In a food processor, add pecans, sugar and salt and pulse until the pecans are finely chopped. Add cooled butter and pulse until combined. Press the mixture firmly onto the bottom of the springform pan. Freeze the pecan layer for 15 minutes and then place springform pan on a baking sheet and bake for 15 minutes or until the sides are golden brown. Remove and allow to cool completely before making the ganache.
To make Ganache: In a small saucepan, bring the cream to a boil and remove. Add the chocolate and allow to sit in the cream for a minute and then use a whisk to melt the chocolate into the cream. Add the butter and mix well. Add corn syrup and mix well. Pour onto cooled pecan layer and refrigerate for 20-30 minutes or until the chocolate has set.
To make Toffee mousse: In a small microwaveable bowl, add unsweetened chocolate and microwave for 30-40 seconds until the chocolate is melted. Mix well and microwave for a few more seconds if it is not completely melted. Remove and add espresso powder and mix well. Allow to cool.

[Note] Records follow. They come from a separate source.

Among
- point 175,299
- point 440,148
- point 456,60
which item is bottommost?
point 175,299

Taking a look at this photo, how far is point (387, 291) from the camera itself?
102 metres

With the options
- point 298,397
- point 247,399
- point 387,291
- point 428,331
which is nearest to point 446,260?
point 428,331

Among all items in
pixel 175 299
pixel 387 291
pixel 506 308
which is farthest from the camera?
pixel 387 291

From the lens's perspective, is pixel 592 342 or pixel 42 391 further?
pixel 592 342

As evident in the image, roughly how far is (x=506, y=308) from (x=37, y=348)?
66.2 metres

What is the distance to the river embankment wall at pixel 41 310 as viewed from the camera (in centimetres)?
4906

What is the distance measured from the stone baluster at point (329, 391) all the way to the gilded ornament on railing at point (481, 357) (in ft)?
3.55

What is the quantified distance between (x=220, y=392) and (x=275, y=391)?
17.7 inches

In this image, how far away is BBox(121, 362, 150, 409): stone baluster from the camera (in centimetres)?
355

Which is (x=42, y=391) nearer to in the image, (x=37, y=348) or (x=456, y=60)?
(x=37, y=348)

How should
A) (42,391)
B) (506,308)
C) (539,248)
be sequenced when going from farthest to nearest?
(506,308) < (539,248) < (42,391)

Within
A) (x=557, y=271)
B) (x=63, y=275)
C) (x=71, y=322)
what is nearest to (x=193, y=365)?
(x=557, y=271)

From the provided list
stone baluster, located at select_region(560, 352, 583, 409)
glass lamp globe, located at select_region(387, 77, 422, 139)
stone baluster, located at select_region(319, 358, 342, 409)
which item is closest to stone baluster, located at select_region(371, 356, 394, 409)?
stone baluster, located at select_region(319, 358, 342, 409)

In a mixing bowl, add eggs one at a time and beat well after each addition. Add brown sugar and salt and mix for 1-2 minutes or until the mixture is light and fluffy. While continuing to beat, gradually add butter and mix until smooth. Add vanilla and mix well. Spread the toffee mixture over the ganache layer and refrigerate for 1 hour. (At this point, the torte can be made the day before and refrigerated and you can make the frosting several hours before you need to serve it.)
To make Frosting: In a small saucepan, add 1/3 cup of whipping cream and espresso powder and bring to a simmer. Remove from heat and allow to cool in refrigerator.
In a large mixing bowl, add cooled espresso cream and the remaining whipping cream and powdered sugar and beat until the mixture is still and holds it shape.
To Assemble Torte: Remove the side of the springform pan and place base on a serving platter. Use waxed paper and place all around and under the base to protect the serving platter. Reserve ¾ cup of the cream. Spread 2/3 of whipped cream over top of torte and remaining 1/3 around the sides. Place remaining whipped cream in a piping bag fitted with a #4 large star tip. Lightly sprinkle sides of cake with shaved chocolate (optional) and decorate the top of the cake with rosettes and place an espresso bean in the center of each rosette. Remove waxed paper. Refrigerate for at least an hour before serving.
This cake can be made several hours before serving and kept in the refrigerator.